To check the link checker logs:

```bash
dokku enter msd-broken-link-checker
cat logs/link_checker_daemon.log
```

### Troubleshooting

- If the cronjobs are not running, check if cron is running in the container:
  ```bash
  dokku enter msd-broken-link-checker
  service cron status
  ```

- If the email delivery is not working, check the SMTP settings and test them manually:
  ```bash
  dokku enter msd-broken-link-checker
  cd app
  python -c "import smtplib; server = smtplib.SMTP('your-smtp-server', 587); server.starttls(); server.login('your-username', 'your-password'); server.quit()"
  ```

- If you encounter Python 3.13 compatibility issues:
  ```bash
  dokku enter msd-broken-link-checker
  python --version  # Verify Python version
  pip list  # Check installed packages
  ```

- If the deployment fails due to disk space issues:
  ```bash
  dokku cleanup
  dokku ps:rebuild msd-broken-link-checker
  ```

## Cron Jobs

**Important**: The application is designed to run scheduled link checking via cron jobs. For Dokku deployments, the recommended approach is to use server-side cron rather than container-managed cron.

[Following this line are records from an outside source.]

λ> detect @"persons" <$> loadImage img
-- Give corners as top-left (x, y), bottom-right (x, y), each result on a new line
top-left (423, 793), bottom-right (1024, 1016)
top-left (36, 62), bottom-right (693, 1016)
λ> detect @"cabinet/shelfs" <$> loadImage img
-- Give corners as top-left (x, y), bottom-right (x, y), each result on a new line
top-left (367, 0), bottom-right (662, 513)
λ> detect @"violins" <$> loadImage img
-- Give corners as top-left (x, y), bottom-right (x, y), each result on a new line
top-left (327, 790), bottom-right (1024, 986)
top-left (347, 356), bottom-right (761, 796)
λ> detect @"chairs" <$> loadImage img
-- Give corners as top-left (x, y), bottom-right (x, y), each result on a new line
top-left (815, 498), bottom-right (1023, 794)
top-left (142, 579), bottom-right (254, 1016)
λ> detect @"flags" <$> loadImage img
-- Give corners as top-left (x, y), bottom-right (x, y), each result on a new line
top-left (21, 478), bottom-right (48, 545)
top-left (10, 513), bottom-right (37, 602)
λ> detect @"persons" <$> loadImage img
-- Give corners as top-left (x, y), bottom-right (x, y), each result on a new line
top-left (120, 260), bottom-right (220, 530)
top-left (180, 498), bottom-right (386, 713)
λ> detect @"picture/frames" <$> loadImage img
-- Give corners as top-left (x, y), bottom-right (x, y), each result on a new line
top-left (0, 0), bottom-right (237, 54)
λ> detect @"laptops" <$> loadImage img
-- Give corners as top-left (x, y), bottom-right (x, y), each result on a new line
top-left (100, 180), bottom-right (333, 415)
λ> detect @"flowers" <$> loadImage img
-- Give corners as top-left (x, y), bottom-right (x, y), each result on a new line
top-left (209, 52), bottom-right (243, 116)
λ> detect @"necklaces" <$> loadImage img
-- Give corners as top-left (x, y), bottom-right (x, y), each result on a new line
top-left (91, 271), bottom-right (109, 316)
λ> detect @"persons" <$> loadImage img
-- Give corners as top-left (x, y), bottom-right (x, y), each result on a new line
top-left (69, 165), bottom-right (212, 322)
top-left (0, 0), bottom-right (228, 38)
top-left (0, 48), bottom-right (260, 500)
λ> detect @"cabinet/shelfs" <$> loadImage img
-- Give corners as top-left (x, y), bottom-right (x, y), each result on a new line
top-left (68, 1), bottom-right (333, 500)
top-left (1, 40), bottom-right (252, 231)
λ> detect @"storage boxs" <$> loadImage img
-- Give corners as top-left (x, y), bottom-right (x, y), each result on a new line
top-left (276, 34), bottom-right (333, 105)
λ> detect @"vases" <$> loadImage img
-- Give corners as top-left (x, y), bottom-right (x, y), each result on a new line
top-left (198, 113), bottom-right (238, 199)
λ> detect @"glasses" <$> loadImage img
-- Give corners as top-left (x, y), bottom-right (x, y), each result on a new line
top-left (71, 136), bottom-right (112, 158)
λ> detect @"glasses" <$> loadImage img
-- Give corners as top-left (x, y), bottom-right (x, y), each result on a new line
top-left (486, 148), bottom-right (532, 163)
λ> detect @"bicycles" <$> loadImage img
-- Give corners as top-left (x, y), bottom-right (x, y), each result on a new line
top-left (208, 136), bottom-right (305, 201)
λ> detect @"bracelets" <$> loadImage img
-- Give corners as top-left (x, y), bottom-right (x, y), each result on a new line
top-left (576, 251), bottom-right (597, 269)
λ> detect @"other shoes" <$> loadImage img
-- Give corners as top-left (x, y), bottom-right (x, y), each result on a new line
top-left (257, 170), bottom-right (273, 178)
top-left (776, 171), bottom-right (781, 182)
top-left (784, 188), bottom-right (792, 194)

### Setting Up Server-Side Cron Jobs (One-Time Setup)

The cron jobs need to be installed on the Dokku host server, not inside the container. Follow these steps:

1. After deploying your application, SSH into your Dokku server.

2. Enter the container to view the crontab file:
   ```bash
   # Enter the container
   dokku enter msd-broken-link-checker

   # Once inside the container, view the crontab file
   cat dokku-crontab
   ```

3. Exit the container (type `exit` or press Ctrl+D).

4. On the Dokku host (not inside the container), create the crontab file:
   ```bash
   # As the dokku user on the host server (NOT inside the container)
   cat > /tmp/msd-crontab << 'EOF'
   # MSD Broken Link Checker server cron jobs
   MAILTO="root@localhost"
   PATH=/usr/local/bin:/usr/bin:/bin
   SHELL=/bin/bash

   # Run the link checker with URLs.xlsx (Monday, Wednesday, Friday at 5:00 AM)
   0 5 * * 1,3,5 dokku dokku --rm run msd-broken-link-checker env bash -c "cd /app/app && python app_daemon.py --excel URLs.xlsx --max-retries 3 --retry-timeout-multiplier 2.0"

   # Run the link checker with URLs_without_login.xlsx (Monday, Wednesday, Friday at 5:30 AM)
   30 5 * * 1,3,5 dokku dokku --rm run msd-broken-link-checker env bash -c "cd /app/app && python app_daemon.py --excel URLs_without_login.xlsx --without-login"
   EOF

   # Use sudo to install it (this runs on the host, not in the container)
   sudo cp /tmp/msd-crontab /etc/cron.d/msd-broken-link-checker
   sudo chmod 644 /etc/cron.d/msd-broken-link-checker
   sudo chown root:root /etc/cron.d/msd-broken-link-checker
   ```

5. Test that the cron jobs work:
   ```bash
   # On the Dokku host (not in the container)
   sudo dokku run msd-broken-link-checker env bash -c "cd /app/app && python app_daemon.py --excel URLs.xlsx --test 1 --max-retries 1"
   ```

### Important Notes:

- This setup is only needed **once** after initial deployment.
- You do not need to reinstall the cron jobs after each deployment.
- You only need to reinstall if you change the cron schedule or move to a new server.
- The cron jobs run on the host and automatically use the latest version of your app.